[Instructions to follow] Copy out the complete listing, word for word.

[Record extracts]
——————————

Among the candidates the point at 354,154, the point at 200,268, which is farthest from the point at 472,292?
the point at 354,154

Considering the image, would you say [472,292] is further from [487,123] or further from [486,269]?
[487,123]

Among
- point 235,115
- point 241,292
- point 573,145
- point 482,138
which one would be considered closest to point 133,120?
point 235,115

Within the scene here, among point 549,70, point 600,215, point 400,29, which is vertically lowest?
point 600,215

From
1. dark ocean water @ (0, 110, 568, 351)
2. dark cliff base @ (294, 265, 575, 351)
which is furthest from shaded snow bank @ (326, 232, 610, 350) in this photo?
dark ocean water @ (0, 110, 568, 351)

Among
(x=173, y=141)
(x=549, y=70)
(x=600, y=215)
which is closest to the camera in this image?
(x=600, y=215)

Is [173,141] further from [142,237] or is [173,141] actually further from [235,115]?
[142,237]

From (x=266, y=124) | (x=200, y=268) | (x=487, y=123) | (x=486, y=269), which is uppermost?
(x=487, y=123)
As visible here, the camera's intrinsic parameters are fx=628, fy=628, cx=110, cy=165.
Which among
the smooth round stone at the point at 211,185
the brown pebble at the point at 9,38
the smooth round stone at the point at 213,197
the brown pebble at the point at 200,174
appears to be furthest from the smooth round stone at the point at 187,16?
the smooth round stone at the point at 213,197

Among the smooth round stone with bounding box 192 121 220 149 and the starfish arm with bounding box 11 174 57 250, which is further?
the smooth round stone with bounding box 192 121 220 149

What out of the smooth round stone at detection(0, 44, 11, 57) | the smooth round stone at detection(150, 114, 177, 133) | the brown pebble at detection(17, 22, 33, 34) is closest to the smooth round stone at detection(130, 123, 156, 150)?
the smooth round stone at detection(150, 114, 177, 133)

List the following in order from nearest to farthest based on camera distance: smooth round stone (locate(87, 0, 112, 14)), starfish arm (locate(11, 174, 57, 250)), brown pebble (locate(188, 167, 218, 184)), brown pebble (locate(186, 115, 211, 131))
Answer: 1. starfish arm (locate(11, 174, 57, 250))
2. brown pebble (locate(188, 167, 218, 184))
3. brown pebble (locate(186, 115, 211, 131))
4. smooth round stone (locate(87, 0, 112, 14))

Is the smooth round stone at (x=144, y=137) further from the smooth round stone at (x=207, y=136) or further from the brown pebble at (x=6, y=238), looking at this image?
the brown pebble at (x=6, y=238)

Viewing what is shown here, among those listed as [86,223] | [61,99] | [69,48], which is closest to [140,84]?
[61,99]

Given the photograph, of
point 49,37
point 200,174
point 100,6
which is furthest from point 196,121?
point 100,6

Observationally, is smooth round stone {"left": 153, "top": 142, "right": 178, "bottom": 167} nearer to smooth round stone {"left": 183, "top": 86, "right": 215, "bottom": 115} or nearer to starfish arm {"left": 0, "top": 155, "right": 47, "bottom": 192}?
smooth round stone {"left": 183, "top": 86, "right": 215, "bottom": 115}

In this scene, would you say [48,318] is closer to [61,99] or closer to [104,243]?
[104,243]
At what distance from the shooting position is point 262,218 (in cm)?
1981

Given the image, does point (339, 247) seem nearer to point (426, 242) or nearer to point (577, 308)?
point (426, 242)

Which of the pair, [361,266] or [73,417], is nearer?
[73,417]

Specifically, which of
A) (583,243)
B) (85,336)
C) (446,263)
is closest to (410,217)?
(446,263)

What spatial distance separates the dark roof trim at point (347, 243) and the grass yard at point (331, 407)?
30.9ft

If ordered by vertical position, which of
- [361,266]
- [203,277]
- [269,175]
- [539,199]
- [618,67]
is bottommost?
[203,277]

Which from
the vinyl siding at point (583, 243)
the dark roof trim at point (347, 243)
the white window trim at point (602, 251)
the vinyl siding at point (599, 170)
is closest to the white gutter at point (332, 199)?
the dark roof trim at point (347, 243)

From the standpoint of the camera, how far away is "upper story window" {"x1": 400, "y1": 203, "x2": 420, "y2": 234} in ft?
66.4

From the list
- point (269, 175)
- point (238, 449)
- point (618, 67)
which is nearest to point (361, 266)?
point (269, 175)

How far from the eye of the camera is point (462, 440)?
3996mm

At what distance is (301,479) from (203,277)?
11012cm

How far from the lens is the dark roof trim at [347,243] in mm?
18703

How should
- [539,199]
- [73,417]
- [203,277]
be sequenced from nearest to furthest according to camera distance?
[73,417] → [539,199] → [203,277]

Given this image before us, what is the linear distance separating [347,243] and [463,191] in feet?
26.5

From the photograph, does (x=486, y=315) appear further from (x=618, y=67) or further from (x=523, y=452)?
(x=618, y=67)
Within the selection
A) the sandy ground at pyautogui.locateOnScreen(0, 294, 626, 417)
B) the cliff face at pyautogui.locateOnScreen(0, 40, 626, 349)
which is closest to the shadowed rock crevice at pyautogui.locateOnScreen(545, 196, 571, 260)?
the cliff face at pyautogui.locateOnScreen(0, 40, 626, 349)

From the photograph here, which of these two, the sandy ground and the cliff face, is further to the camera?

——————————

[Full output]
Among the candidates the point at 354,154, the point at 200,268, which is farthest from the point at 472,292?
the point at 354,154

Considering the image, would you say [472,292] is further from [487,123] or further from [486,269]?
[487,123]

Among
- point 235,115
- point 241,292
- point 573,145
- point 482,138
which one would be considered closest to point 133,120?
point 235,115

Within the scene here, among point 549,70, point 600,215, point 400,29, which is vertically lowest?
point 600,215

From
1. dark ocean water @ (0, 110, 568, 351)
2. dark cliff base @ (294, 265, 575, 351)
which is furthest from shaded snow bank @ (326, 232, 610, 350) in this photo?
dark ocean water @ (0, 110, 568, 351)

Among
(x=173, y=141)
(x=549, y=70)
(x=600, y=215)
which is closest to the camera in this image?
(x=600, y=215)

Is [173,141] further from [142,237] or is [173,141] actually further from [235,115]?
[142,237]

From (x=266, y=124) | (x=200, y=268) | (x=487, y=123) | (x=486, y=269), which is uppermost?
(x=487, y=123)
As visible here, the camera's intrinsic parameters are fx=628, fy=628, cx=110, cy=165.
Which among
the smooth round stone at the point at 211,185
the brown pebble at the point at 9,38
the smooth round stone at the point at 213,197
the brown pebble at the point at 200,174
appears to be furthest from the smooth round stone at the point at 187,16?
the smooth round stone at the point at 213,197

Among the smooth round stone with bounding box 192 121 220 149 and the starfish arm with bounding box 11 174 57 250, which is further?
the smooth round stone with bounding box 192 121 220 149

What out of the smooth round stone at detection(0, 44, 11, 57) | the smooth round stone at detection(150, 114, 177, 133) | the brown pebble at detection(17, 22, 33, 34) is closest to the smooth round stone at detection(130, 123, 156, 150)?
the smooth round stone at detection(150, 114, 177, 133)

List the following in order from nearest to farthest based on camera distance: smooth round stone (locate(87, 0, 112, 14)), starfish arm (locate(11, 174, 57, 250)), brown pebble (locate(188, 167, 218, 184)), brown pebble (locate(186, 115, 211, 131))
Answer: 1. starfish arm (locate(11, 174, 57, 250))
2. brown pebble (locate(188, 167, 218, 184))
3. brown pebble (locate(186, 115, 211, 131))
4. smooth round stone (locate(87, 0, 112, 14))

Is the smooth round stone at (x=144, y=137) further from the smooth round stone at (x=207, y=136) or further from the brown pebble at (x=6, y=238), looking at this image?
the brown pebble at (x=6, y=238)

Viewing what is shown here, among those listed as [86,223] | [61,99] | [69,48], which is closest to [140,84]?
[61,99]

Given the photograph, of
point 49,37
point 200,174
point 100,6
which is furthest from point 196,121?
point 100,6

Observationally, is smooth round stone {"left": 153, "top": 142, "right": 178, "bottom": 167} nearer to smooth round stone {"left": 183, "top": 86, "right": 215, "bottom": 115} or nearer to starfish arm {"left": 0, "top": 155, "right": 47, "bottom": 192}?
smooth round stone {"left": 183, "top": 86, "right": 215, "bottom": 115}

In this scene, would you say [48,318] is closer to [61,99] or closer to [104,243]?
[104,243]
At what distance from the shooting position is point 262,218 (in cm)?
1981

Given the image, does point (339, 247) seem nearer to point (426, 242) or nearer to point (577, 308)?
point (426, 242)

Which of the pair, [361,266] or [73,417], is nearer?
[73,417]

Specifically, which of
A) (583,243)
B) (85,336)
C) (446,263)
is closest to (410,217)?
(446,263)

What spatial distance separates the dark roof trim at point (347, 243) and the grass yard at point (331, 407)?
30.9ft

If ordered by vertical position, which of
- [361,266]
- [203,277]
- [269,175]
- [539,199]
- [618,67]
is bottommost?
[203,277]

Which from
the vinyl siding at point (583, 243)
the dark roof trim at point (347, 243)
the white window trim at point (602, 251)
the vinyl siding at point (599, 170)
is closest to the white gutter at point (332, 199)?
the dark roof trim at point (347, 243)

From the standpoint of the camera, how far away is "upper story window" {"x1": 400, "y1": 203, "x2": 420, "y2": 234} in ft?
66.4

From the list
- point (269, 175)
- point (238, 449)
- point (618, 67)
which is nearest to point (361, 266)?
point (269, 175)

How far from the eye of the camera is point (462, 440)?
3996mm

At what distance is (301,479) from (203,277)?
11012cm

How far from the lens is the dark roof trim at [347,243] in mm?
18703

How should
- [539,199]
- [73,417]
- [203,277]
be sequenced from nearest to furthest according to camera distance?
[73,417] → [539,199] → [203,277]

Given this image before us, what is the linear distance separating [347,243] and [463,191] in feet?
26.5

From the photograph, does (x=486, y=315) appear further from (x=618, y=67) or further from (x=523, y=452)?
(x=618, y=67)
Within the selection
A) the sandy ground at pyautogui.locateOnScreen(0, 294, 626, 417)
B) the cliff face at pyautogui.locateOnScreen(0, 40, 626, 349)
which is closest to the shadowed rock crevice at pyautogui.locateOnScreen(545, 196, 571, 260)?
the cliff face at pyautogui.locateOnScreen(0, 40, 626, 349)

From the photograph here, which of these two, the sandy ground and the cliff face, is further to the camera?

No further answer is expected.